取り組む課題:
a: 抜粋のうち、「アンチ・デモクラシー・デモテープ Vol.1」で始まり「い頬も緩んでくるに違いない。」で終わる部分を、一字も変えずに書き写してください。
b: 抜粋の「遠くの喜劇」の段落に出てくるカタカナ語を、重複を除いて出現順にすべて挙げてください(「たち」などの接尾語は除く)。

アンチ・デモクラシー・デモテープ Vol.1

民主主義はどこに向かうのか?…などという問いの立て方が、すっかり白々しくなってしまった昨今。皮肉な気持ちは、もはや紙とペンに向かうしかない。そうして民主主義を挑発するかのように書き連ねられていった膨大な断章群から、ほんの一部を選んであらたに並びなおしたものを、「デモテープ」というタイトルでここに公開!

Written by イサク

遠くの喜劇

近年、民主政治は、馬鹿げたから騒ぎに包まれている。いや、それが民主政治の存在そのものをも脅かしているのだとしたら、「から」騒ぎと呼ぶわけにもいかないだろう。民主政治をめぐる乱痴気はすでに見慣れたものになり始めていて、まるでオエライサンの汚職スキャンダルや俳優の不倫騒動のように、ワイドショーの楽しみに加わりつつある。そういったショーのコメンテーターたち、たんに間抜けな思いつきばかりを口にしているというよりも、むしろ視聴者を間抜けにし続けることが使命であるかのような、あのお馴染みのコメンテーターたちも、いまのところは真剣な面持ちで事態を見守ってみせているわけだが、そのうちついつい頬も緩んでくるに違いない。

抽出データ:
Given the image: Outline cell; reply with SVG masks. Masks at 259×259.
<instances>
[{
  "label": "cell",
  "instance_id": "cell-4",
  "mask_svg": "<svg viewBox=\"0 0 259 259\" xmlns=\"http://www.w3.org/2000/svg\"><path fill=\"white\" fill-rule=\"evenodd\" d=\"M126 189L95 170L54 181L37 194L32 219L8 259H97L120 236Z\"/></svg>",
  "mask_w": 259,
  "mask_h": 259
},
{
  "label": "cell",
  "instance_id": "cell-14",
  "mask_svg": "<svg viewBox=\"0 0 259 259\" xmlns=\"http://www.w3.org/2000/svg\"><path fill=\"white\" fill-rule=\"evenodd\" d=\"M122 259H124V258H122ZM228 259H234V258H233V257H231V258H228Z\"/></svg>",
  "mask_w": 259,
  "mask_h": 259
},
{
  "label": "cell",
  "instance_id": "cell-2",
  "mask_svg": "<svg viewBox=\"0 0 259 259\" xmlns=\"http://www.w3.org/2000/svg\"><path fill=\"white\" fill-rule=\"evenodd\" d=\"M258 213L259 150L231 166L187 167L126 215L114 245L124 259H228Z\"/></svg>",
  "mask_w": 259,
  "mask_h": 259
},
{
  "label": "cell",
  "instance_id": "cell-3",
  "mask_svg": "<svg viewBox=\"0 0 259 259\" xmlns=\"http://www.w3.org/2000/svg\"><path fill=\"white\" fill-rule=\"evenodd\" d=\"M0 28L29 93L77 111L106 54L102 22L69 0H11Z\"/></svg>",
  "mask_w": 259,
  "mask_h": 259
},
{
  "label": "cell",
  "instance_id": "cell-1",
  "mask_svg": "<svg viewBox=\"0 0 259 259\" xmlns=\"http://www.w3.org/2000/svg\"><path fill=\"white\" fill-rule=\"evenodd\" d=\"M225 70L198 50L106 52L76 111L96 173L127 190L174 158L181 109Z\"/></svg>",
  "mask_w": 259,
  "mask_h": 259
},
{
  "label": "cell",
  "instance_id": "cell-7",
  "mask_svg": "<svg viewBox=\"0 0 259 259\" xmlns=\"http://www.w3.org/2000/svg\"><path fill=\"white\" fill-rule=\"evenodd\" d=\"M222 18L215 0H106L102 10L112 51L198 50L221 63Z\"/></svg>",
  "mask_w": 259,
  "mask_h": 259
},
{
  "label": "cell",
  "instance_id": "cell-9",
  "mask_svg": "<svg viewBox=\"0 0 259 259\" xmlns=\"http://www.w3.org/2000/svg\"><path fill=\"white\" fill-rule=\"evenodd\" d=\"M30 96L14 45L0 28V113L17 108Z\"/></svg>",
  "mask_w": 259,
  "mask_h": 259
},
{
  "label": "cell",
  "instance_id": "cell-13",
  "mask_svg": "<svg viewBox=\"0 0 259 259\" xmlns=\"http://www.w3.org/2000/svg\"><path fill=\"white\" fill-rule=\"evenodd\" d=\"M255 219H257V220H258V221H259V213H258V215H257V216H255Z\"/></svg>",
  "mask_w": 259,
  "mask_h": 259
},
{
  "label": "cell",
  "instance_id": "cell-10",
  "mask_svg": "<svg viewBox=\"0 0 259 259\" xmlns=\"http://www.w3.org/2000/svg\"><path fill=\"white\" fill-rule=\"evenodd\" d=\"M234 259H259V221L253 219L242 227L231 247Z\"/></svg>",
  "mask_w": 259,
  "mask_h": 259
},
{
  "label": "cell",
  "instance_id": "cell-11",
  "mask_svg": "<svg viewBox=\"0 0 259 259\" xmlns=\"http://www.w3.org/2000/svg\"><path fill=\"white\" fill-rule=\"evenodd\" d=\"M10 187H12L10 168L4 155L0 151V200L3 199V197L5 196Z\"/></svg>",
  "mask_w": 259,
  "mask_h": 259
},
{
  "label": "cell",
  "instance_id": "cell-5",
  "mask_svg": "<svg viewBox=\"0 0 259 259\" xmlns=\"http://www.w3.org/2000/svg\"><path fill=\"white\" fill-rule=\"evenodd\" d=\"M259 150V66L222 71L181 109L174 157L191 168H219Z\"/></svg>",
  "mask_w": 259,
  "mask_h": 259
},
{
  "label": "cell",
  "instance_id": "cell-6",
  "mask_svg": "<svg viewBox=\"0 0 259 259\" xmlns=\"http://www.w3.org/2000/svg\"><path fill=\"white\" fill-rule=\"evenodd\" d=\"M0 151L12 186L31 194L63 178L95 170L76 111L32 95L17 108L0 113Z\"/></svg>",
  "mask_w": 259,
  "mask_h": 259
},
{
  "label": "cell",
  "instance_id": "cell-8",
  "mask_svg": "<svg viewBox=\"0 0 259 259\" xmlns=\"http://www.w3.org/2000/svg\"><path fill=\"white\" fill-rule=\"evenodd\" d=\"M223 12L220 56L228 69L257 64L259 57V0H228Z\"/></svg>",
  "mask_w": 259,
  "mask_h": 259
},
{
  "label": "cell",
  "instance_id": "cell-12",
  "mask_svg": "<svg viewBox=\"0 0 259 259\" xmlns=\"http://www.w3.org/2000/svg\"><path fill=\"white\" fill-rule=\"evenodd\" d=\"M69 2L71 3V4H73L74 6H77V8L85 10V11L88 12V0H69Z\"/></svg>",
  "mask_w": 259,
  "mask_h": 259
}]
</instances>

* * *

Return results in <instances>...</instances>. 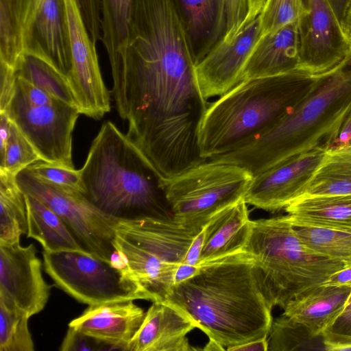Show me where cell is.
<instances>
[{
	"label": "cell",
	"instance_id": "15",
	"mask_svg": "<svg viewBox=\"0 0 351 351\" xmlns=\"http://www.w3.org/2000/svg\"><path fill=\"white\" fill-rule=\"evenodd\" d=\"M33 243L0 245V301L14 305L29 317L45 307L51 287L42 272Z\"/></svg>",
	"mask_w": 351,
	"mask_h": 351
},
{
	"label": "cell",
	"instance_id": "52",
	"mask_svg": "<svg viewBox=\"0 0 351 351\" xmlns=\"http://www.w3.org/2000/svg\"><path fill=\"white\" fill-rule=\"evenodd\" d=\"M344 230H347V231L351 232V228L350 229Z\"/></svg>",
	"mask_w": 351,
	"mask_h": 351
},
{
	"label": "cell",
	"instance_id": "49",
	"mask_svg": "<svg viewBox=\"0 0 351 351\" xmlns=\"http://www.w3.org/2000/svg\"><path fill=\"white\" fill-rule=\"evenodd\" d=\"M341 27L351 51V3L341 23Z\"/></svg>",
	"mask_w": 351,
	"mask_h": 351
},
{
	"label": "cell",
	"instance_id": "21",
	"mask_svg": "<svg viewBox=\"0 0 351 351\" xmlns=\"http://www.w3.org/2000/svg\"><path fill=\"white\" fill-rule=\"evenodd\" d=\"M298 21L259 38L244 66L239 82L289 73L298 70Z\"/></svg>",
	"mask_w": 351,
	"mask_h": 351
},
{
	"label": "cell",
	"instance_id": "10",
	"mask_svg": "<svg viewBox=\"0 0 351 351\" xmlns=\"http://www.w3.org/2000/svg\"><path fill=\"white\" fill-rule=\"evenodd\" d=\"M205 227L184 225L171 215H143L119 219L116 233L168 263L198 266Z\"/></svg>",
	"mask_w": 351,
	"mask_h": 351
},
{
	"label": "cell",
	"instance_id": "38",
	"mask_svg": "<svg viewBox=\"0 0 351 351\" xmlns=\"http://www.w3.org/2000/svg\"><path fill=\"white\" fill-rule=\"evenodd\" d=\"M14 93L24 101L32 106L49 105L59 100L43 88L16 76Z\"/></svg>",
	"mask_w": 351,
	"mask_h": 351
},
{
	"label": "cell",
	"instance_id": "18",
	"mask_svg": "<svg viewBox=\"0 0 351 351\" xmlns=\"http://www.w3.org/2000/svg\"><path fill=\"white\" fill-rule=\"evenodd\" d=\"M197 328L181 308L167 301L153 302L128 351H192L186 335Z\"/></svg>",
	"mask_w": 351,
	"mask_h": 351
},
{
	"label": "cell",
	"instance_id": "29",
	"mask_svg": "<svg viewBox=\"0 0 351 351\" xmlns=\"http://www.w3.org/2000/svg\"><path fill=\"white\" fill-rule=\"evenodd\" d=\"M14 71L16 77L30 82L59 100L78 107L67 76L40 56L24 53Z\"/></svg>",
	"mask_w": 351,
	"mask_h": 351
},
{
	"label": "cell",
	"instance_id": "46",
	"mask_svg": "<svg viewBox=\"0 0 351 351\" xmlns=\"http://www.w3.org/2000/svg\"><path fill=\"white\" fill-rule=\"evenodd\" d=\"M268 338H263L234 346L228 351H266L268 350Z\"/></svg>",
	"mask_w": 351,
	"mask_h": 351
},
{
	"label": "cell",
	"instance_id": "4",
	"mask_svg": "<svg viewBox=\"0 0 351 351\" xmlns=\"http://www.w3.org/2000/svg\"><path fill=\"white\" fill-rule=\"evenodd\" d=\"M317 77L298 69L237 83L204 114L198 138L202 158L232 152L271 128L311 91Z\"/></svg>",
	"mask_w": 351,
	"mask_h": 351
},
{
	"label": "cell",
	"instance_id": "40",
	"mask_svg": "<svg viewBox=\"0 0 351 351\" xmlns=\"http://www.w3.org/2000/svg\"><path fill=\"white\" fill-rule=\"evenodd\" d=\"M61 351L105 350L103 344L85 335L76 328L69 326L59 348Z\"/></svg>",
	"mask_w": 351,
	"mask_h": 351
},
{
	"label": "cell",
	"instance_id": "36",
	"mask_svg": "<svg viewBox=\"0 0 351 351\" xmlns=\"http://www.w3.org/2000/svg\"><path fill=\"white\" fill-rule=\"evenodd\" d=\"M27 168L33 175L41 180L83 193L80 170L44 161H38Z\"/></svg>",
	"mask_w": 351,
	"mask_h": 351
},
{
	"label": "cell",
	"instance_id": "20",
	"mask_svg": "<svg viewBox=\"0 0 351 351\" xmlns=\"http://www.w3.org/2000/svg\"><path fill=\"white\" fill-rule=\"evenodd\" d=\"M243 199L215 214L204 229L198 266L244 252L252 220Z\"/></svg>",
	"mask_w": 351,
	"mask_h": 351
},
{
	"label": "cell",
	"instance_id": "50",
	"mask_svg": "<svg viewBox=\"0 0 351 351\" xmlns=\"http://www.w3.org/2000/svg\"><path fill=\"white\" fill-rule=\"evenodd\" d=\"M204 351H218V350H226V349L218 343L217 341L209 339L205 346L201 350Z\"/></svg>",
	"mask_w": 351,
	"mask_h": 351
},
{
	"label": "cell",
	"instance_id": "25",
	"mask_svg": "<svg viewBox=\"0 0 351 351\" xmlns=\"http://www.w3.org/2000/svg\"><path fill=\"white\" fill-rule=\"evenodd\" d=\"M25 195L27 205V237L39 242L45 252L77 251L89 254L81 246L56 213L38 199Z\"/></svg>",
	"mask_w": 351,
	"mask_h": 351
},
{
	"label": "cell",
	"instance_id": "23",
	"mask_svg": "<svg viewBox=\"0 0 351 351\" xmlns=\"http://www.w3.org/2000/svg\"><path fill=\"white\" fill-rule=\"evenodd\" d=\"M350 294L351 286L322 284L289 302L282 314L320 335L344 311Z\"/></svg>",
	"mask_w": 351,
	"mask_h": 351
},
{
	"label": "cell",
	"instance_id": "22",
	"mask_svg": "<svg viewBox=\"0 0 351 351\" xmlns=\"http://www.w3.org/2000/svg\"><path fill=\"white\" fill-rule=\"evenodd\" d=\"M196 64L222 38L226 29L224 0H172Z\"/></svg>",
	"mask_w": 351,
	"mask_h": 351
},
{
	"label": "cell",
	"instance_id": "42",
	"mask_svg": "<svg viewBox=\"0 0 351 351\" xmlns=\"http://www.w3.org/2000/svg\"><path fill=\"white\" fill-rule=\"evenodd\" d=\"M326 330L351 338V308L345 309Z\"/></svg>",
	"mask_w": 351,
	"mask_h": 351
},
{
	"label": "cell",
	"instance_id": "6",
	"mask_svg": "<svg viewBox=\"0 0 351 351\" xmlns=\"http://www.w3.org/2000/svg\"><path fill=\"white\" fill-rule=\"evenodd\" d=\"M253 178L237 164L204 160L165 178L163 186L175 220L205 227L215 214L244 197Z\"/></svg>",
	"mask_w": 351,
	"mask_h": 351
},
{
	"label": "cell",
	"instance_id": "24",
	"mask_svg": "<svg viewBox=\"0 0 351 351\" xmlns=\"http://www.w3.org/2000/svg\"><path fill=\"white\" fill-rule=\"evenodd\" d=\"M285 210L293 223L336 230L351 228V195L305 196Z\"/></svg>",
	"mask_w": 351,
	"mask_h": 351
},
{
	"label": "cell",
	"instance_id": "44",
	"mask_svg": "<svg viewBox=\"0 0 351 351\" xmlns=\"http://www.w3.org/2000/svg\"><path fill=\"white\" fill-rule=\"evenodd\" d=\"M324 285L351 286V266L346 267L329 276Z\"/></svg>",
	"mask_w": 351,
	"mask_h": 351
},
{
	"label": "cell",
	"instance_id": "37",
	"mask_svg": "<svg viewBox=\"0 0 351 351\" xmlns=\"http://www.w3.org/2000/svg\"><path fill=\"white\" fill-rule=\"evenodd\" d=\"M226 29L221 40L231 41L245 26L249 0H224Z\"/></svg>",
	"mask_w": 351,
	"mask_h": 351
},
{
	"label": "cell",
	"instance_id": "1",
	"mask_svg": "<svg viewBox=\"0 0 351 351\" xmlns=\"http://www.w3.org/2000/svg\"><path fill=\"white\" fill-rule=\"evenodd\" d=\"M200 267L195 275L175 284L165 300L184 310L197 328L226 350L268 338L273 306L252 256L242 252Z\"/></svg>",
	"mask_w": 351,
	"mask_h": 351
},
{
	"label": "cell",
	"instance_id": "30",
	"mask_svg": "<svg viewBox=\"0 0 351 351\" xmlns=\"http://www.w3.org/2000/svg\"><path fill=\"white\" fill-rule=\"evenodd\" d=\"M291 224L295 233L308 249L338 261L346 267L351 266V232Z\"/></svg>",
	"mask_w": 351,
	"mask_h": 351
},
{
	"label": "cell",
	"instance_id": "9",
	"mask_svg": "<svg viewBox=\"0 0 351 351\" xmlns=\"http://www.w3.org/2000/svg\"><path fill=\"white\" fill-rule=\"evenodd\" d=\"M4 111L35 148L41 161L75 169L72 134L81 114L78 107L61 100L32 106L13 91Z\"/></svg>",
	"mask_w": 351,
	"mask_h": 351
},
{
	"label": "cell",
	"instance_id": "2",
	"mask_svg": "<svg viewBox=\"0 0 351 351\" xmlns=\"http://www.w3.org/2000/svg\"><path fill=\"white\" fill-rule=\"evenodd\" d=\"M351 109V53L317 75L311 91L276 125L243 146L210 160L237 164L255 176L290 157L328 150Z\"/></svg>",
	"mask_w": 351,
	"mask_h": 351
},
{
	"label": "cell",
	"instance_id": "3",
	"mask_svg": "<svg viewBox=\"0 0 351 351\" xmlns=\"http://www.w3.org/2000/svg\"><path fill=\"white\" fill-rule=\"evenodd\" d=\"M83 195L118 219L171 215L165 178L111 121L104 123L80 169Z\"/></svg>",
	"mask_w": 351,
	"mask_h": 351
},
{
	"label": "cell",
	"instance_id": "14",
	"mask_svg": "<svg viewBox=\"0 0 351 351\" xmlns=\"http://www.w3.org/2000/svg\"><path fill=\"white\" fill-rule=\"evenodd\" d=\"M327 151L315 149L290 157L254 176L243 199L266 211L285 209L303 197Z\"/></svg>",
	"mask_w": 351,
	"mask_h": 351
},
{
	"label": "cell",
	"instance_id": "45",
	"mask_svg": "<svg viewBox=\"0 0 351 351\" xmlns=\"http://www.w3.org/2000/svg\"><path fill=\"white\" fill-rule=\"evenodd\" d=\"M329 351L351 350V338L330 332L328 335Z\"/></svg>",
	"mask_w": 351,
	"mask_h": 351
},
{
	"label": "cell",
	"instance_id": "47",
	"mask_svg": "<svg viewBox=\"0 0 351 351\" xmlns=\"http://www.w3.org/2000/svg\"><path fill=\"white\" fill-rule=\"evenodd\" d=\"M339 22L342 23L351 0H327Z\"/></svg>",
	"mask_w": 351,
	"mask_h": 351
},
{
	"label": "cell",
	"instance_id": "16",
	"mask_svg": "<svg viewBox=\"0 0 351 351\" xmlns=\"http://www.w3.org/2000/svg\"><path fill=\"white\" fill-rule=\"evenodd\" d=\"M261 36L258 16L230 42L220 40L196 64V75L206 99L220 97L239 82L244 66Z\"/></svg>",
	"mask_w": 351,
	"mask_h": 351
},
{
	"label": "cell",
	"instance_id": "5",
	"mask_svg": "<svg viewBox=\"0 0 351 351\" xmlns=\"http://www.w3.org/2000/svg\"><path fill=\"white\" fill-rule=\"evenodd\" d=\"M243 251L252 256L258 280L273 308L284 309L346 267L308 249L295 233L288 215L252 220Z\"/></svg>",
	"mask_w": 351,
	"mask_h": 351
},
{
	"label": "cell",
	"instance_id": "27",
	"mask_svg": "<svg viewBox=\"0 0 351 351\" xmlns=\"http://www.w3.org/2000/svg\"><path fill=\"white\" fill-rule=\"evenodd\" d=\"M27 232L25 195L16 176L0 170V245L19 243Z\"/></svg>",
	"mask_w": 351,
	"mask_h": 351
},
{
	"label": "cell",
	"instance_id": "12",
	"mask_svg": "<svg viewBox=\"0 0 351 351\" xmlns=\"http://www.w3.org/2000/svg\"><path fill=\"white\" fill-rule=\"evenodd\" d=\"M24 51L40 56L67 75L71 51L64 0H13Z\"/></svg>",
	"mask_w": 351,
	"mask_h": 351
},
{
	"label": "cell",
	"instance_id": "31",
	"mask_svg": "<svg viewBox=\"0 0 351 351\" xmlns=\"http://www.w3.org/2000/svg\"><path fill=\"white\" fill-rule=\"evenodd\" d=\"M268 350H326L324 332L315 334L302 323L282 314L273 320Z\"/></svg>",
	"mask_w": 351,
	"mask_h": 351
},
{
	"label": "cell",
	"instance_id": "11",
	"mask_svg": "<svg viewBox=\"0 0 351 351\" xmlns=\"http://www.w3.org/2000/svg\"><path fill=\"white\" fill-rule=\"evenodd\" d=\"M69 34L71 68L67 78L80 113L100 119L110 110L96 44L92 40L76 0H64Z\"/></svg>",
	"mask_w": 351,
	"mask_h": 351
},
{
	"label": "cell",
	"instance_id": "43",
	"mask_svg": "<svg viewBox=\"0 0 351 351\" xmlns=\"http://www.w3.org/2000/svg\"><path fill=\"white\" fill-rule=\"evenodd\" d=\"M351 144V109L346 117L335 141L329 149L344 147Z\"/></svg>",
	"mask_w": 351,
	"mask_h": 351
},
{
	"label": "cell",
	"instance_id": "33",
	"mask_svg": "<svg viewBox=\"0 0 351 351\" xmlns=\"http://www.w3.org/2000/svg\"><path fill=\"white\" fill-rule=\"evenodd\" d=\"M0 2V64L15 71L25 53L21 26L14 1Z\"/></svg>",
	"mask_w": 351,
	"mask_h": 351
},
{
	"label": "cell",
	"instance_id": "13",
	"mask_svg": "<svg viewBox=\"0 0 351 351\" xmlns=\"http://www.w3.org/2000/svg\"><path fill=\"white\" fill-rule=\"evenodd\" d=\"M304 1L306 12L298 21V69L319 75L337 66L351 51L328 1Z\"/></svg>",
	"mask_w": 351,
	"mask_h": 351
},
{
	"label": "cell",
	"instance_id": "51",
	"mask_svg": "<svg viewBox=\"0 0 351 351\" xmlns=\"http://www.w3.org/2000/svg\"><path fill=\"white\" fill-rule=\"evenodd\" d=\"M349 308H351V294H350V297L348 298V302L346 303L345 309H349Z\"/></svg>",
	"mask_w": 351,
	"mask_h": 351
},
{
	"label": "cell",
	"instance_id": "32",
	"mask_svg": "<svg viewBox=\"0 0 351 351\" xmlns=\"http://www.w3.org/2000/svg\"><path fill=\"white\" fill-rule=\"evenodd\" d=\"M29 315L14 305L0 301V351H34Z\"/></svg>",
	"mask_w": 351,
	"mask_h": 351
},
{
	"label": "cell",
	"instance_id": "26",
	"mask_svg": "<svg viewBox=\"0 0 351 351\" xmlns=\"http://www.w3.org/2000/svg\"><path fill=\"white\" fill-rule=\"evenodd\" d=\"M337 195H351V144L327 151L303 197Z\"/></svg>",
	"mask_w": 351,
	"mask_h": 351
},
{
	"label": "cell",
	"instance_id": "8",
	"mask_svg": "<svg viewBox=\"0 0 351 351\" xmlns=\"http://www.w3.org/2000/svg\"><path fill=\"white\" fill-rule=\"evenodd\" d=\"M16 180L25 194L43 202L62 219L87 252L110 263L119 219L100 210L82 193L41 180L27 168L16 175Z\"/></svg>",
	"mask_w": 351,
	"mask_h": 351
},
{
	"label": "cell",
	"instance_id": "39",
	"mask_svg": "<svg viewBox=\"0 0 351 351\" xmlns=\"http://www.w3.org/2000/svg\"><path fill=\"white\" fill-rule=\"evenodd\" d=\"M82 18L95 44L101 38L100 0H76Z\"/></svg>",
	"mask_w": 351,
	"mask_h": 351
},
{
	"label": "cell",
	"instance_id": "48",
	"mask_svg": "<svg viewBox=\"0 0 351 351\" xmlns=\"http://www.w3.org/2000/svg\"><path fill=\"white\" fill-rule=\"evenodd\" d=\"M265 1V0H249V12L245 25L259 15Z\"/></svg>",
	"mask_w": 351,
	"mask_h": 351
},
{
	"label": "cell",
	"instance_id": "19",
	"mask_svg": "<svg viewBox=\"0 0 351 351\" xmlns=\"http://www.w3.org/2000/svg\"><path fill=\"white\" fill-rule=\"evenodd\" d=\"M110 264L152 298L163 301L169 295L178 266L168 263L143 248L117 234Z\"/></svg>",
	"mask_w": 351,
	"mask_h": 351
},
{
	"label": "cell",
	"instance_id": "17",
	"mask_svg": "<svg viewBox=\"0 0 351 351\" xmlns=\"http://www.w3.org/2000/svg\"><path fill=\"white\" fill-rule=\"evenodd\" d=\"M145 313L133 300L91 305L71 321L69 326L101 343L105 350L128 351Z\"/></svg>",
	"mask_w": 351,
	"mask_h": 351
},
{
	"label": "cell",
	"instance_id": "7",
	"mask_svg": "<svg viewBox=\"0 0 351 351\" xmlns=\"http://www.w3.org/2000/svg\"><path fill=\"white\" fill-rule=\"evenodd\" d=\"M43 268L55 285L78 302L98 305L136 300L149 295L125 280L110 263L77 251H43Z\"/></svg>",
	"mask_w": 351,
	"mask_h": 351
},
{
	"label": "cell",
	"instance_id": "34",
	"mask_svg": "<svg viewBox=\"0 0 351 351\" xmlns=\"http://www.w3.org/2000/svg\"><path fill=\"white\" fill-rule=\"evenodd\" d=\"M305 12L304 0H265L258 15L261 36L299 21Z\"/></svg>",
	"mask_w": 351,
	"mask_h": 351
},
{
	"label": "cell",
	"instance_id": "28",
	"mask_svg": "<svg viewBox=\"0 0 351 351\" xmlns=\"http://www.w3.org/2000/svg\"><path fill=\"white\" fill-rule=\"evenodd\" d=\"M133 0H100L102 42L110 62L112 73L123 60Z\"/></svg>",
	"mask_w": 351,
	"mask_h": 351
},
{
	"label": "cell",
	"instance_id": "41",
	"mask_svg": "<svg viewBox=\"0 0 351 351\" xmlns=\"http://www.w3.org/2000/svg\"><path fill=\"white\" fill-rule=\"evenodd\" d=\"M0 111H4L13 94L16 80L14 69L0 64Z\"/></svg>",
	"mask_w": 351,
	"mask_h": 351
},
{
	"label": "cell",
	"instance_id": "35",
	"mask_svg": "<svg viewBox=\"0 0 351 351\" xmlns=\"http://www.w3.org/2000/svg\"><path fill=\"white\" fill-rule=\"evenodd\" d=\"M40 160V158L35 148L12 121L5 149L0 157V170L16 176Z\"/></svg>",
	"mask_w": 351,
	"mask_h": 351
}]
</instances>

課題ごとの出力:
a:
アンチ・デモクラシー・デモテープ Vol.1

民主主義はどこに向かうのか?…などという問いの立て方が、すっかり白々しくなってしまった昨今。皮肉な気持ちは、もはや紙とペンに向かうしかない。そうして民主主義を挑発するかのように書き連ねられていった膨大な断章群から、ほんの一部を選んであらたに並びなおしたものを、「デモテープ」というタイトルでここに公開!

Written by イサク

遠くの喜劇

近年、民主政治は、馬鹿げたから騒ぎに包まれている。いや、それが民主政治の存在そのものをも脅かしているのだとしたら、「から」騒ぎと呼ぶわけにもいかないだろう。民主政治をめぐる乱痴気はすでに見慣れたものになり始めていて、まるでオエライサンの汚職スキャンダルや俳優の不倫騒動のように、ワイドショーの楽しみに加わりつつある。そういったショーのコメンテーターたち、たんに間抜けな思いつきばかりを口にしているというよりも、むしろ視聴者を間抜けにし続けることが使命であるかのような、あのお馴染みのコメンテーターたちも、いまのところは真剣な面持ちで事態を見守ってみせているわけだが、そのうちついつい頬も緩んでくるに違いない。

b: オエライサン、スキャンダル、ワイドショー、ショー、コメンテーター